[Source records]
>> start

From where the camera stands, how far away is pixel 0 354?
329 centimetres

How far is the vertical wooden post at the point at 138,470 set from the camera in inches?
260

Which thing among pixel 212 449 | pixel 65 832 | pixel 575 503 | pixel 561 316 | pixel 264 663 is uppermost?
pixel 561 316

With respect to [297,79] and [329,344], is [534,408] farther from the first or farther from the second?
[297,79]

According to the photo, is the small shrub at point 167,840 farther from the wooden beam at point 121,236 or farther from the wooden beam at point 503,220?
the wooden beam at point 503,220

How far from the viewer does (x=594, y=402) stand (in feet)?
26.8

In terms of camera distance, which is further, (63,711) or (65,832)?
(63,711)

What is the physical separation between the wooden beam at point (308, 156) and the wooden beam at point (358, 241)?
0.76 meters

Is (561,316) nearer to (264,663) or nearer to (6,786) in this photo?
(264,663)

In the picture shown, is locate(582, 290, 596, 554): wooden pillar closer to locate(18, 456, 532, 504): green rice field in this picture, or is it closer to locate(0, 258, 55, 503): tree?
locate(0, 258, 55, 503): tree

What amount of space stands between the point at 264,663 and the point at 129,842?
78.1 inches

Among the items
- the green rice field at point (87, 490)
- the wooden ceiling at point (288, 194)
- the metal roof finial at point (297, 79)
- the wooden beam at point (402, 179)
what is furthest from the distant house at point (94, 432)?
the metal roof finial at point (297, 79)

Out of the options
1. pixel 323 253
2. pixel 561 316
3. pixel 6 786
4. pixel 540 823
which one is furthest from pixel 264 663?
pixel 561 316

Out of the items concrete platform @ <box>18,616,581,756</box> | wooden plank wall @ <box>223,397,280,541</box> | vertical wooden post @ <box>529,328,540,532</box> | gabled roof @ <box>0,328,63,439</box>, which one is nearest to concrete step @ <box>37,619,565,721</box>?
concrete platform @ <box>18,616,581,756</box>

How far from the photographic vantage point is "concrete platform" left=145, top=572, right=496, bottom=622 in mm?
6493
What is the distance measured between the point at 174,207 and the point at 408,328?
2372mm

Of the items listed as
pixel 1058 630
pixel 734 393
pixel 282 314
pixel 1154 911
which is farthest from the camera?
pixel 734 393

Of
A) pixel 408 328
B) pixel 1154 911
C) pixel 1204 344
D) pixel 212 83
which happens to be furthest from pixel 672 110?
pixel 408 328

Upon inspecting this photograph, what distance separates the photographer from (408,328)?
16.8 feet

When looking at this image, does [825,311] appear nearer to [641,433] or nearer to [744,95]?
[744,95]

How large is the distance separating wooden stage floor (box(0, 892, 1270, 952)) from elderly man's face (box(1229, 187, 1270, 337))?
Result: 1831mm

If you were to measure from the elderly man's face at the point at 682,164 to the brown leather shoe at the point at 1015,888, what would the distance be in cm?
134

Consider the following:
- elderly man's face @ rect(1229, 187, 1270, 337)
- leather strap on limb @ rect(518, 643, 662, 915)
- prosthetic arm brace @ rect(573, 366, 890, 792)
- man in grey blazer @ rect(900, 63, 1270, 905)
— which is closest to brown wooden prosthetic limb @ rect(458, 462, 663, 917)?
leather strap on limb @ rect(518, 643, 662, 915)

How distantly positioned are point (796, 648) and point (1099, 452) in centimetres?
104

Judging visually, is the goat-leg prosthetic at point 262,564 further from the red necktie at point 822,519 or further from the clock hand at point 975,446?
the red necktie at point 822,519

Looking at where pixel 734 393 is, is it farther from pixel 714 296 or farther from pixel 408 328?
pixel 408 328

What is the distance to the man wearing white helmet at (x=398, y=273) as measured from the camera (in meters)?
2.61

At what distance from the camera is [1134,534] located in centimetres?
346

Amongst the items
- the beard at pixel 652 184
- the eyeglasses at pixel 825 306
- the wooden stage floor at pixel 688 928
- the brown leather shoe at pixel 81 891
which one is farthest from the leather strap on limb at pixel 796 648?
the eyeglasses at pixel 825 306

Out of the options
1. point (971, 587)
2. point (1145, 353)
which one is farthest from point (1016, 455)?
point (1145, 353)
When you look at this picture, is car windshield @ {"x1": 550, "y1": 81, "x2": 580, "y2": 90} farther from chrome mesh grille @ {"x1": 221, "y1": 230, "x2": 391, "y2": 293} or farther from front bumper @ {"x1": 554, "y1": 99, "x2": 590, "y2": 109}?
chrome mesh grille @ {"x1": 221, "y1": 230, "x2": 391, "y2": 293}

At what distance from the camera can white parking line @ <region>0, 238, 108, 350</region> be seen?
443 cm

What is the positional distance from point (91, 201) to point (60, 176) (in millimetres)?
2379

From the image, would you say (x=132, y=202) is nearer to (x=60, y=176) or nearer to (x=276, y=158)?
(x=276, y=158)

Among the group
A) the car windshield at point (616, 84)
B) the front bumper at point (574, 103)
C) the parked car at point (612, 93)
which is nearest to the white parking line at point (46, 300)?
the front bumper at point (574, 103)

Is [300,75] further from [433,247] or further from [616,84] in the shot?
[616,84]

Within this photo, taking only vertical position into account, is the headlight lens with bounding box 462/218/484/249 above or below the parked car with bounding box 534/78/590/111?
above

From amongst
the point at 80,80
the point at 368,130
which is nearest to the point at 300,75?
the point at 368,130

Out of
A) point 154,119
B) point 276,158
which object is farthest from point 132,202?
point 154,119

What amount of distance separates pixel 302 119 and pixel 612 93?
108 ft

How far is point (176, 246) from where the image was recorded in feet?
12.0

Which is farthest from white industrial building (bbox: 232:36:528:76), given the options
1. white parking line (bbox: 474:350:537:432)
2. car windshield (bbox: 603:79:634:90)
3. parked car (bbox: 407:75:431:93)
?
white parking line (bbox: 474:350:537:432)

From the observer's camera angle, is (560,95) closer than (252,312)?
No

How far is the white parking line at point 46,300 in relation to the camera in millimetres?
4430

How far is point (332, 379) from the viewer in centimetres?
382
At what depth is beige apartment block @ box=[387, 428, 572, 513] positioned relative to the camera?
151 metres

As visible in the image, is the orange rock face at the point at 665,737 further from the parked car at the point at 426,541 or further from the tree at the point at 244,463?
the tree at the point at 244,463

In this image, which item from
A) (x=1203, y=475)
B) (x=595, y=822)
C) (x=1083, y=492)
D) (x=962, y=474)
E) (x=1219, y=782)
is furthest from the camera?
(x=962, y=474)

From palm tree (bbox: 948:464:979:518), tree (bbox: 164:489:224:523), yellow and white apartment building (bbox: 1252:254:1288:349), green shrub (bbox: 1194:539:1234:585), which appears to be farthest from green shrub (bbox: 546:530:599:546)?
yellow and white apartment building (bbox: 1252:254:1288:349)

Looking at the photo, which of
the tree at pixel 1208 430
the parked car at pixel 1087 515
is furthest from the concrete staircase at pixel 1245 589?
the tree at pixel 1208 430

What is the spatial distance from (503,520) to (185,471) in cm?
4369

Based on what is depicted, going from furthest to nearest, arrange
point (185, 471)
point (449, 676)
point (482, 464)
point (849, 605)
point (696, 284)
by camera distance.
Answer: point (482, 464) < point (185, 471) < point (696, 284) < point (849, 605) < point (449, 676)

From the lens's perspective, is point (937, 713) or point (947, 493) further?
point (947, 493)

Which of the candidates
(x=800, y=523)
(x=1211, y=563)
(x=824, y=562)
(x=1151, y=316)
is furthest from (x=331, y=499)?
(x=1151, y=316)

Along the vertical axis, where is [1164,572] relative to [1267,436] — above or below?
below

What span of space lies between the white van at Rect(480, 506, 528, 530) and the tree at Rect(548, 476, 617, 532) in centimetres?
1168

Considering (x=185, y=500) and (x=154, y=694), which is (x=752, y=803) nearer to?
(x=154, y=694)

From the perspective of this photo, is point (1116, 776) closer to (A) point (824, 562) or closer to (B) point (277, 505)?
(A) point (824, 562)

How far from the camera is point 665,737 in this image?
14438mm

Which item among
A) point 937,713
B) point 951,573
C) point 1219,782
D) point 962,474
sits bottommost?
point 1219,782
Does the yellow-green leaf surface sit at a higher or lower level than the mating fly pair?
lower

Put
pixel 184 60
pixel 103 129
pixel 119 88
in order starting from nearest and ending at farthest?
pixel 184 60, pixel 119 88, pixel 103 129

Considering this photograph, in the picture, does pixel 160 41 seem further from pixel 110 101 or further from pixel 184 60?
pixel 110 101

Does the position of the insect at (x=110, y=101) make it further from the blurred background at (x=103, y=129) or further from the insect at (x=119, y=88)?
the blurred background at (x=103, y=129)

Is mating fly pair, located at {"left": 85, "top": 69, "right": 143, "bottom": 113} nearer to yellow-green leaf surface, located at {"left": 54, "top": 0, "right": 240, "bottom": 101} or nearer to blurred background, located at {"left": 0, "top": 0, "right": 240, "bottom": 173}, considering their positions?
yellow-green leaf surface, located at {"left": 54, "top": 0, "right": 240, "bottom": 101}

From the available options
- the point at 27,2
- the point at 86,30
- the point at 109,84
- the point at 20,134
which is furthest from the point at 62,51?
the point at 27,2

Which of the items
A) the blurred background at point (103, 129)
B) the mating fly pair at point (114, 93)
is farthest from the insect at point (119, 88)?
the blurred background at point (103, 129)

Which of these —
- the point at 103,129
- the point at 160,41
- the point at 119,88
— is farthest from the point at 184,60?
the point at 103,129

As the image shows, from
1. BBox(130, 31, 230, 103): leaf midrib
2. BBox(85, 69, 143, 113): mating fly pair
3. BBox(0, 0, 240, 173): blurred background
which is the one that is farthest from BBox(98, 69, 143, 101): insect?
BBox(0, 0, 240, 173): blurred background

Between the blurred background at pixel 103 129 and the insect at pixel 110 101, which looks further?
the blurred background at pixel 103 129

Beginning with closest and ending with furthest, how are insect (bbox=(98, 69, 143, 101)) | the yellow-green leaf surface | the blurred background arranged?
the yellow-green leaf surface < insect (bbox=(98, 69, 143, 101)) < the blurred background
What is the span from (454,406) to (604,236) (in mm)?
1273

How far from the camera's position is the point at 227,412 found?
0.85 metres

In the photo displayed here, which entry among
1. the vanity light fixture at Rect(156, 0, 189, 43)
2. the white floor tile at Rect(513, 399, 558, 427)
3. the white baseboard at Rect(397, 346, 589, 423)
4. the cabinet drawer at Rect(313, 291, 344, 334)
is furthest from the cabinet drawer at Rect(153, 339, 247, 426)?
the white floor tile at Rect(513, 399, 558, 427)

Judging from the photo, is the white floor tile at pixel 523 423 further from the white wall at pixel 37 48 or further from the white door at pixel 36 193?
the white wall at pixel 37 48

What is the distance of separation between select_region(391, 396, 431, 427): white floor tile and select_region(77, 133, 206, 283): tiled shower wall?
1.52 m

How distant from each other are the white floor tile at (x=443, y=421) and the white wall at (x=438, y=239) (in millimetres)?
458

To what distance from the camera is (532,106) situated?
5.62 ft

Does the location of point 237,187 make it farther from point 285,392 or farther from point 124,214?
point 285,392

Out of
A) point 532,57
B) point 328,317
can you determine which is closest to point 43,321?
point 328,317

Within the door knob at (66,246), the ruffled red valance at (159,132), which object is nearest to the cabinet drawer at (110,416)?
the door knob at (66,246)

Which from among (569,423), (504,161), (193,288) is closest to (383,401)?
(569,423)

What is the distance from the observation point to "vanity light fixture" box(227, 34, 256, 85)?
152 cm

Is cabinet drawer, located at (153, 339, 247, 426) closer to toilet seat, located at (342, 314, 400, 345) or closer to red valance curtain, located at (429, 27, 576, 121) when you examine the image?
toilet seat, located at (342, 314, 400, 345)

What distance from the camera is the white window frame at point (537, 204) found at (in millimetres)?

>> end

## TASK GOAL
Set down only these lines, exactly: the line containing "Judging from the" and each line after it, through the end of the listing.

## FULL OUTPUT
Judging from the photo, is the white floor tile at pixel 523 423 further from the white wall at pixel 37 48 or further from the white door at pixel 36 193?
the white wall at pixel 37 48

What is the distance of separation between select_region(391, 396, 431, 427): white floor tile and select_region(77, 133, 206, 283): tiled shower wall?
1.52 m

How distant from each other are the white floor tile at (x=443, y=421) and the white wall at (x=438, y=239) (in millimetres)?
458

To what distance from the camera is (532,106) situated?
5.62 ft

Does the location of point 237,187 make it farther from point 285,392 or farther from point 124,214?
point 285,392

Out of
A) point 532,57
B) point 328,317
can you determine which is closest to point 43,321?
point 328,317

Within the door knob at (66,246), the ruffled red valance at (159,132), which object is nearest to the cabinet drawer at (110,416)?
the door knob at (66,246)

Which from among (569,423), (504,161), (193,288) is closest to (383,401)?
(569,423)

What is the distance from the observation point to "vanity light fixture" box(227, 34, 256, 85)?
152 cm

Is cabinet drawer, located at (153, 339, 247, 426) closer to toilet seat, located at (342, 314, 400, 345) or closer to red valance curtain, located at (429, 27, 576, 121) when you examine the image?
toilet seat, located at (342, 314, 400, 345)

What distance from the camera is the white window frame at point (537, 204) found at (in millimetres)?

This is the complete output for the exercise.